Huawei’s AI research team has unveiled a new training method designed to improve the performance and efficiency of large language models (LLMs), aiming to outpace major Chinese and global rivals. In a newly published research paper, the team introduced a “mixture of grouped experts” (MoGE) technique—an evolution of the mixture of experts (MoE) approach popularized by DeepSeek.
MoGE: A Balanced and Scalable AI Model Architecture
Unlike traditional MoE setups that can suffer from imbalanced computing loads across devices, Huawei’s MoGE architecture introduces expert grouping and balanced token assignment. This, according to the research, significantly enhances training efficiency and inference speed, especially when deployed on Huawei’s proprietary Ascend Neural Processing Units (NPUs).
The study claims MoGE offers better expert load balancing and supports efficient parallel execution, solving a key limitation that held back earlier MoE models. These advancements make the model more scalable and less dependent on ultra-high-end chips, an essential feature amid ongoing US sanctions on advanced chip imports.
Pangu Pro MoE
At the core of this breakthrough is Huawei’s Pangu Pro MoE model, boasting 72 billion parameters. It sits within the sub-100B parameter class but is already being benchmarked against major open-source models such as GLM-Z1-32B (by Z.ai) and Qwen3-32B (by Alibaba). According to Huawei researchers, Pangu Pro MoE outperforms both, establishing it as one of the strongest large models developed within China.
Huawei’s investment in large AI models dates back to 2021 with the launch of the Pangu series, tailored for sectors like telecom, weather forecasting, and drug discovery.
Huawei’s AI Hardware Strategy
MoGE’s efficiency gains are directly tied to Ascend NPUs, Huawei’s in-house designed AI chips. These chips enable massive parallelism, allowing Huawei to maintain performance parity with top-tier global hardware, even under US trade restrictions.

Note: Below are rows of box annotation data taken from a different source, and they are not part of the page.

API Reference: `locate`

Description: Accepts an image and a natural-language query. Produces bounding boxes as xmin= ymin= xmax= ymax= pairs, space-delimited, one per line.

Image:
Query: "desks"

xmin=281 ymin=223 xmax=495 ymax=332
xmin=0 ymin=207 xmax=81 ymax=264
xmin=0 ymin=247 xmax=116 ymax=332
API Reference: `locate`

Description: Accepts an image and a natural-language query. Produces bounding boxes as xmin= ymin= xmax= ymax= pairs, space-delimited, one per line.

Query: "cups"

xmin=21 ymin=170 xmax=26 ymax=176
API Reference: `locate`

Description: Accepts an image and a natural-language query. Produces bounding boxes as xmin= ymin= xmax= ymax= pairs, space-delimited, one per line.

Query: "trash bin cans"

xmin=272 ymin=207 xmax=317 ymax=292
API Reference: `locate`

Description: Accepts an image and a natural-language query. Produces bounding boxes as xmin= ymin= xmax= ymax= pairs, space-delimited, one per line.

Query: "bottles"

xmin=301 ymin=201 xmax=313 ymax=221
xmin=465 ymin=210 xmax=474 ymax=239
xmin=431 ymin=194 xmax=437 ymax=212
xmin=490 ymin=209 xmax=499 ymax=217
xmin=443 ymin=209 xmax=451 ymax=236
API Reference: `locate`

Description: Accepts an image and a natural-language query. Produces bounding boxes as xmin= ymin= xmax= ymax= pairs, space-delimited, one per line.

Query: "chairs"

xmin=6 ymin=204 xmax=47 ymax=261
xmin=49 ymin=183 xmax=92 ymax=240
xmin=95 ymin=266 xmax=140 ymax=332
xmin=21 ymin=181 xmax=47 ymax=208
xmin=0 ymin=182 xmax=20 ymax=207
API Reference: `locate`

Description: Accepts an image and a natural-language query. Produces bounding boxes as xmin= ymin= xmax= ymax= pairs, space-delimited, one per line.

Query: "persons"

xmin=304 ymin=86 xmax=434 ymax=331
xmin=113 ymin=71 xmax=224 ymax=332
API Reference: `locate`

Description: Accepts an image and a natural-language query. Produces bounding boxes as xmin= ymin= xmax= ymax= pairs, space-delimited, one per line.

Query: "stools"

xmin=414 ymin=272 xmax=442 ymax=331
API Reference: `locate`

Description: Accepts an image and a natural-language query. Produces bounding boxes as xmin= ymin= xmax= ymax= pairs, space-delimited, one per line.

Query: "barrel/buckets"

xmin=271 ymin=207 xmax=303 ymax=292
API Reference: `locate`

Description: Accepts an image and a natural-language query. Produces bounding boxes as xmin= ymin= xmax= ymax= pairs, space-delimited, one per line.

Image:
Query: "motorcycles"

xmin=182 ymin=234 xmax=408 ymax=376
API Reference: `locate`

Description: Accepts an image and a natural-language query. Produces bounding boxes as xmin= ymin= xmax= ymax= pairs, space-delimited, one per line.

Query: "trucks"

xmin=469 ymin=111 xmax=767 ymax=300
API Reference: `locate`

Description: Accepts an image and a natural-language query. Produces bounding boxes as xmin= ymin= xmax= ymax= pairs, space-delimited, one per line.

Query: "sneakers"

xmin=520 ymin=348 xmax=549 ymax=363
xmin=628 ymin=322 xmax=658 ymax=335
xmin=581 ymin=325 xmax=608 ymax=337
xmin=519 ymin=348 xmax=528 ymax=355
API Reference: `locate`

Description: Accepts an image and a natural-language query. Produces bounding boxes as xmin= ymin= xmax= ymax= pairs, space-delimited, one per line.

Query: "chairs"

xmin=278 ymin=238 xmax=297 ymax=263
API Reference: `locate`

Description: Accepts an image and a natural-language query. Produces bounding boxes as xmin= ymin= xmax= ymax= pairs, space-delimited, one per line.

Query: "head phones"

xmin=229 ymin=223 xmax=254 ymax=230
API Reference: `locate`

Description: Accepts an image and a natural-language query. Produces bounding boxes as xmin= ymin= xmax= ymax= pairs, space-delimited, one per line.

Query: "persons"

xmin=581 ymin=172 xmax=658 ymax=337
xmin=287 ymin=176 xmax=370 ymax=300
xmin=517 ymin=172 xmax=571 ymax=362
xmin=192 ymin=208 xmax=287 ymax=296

While Huawei was banned from importing advanced chips in 2019, the company and the broader Chinese tech ecosystem have responded by doubling down on local innovation. Recently, Nvidia CEO Jensen Huang acknowledged that the performance gap between Chinese and US chips is narrowing, with Huawei’s latest chips reportedly rivaling the Nvidia H200.
Conclusion
Huawei’s MoGE breakthrough highlights how Chinese AI firms are adapting and innovating under external pressure. By combining novel AI model design with in-house chip engineering, Huawei is not only staying competitive but also challenging the dominance of global LLM leaders.
With the AI race accelerating and geopolitical dynamics intensifying, Huawei’s Pangu Pro MoE and MoGE architecture could set a new benchmark for efficient, scalable AI training in restricted environments.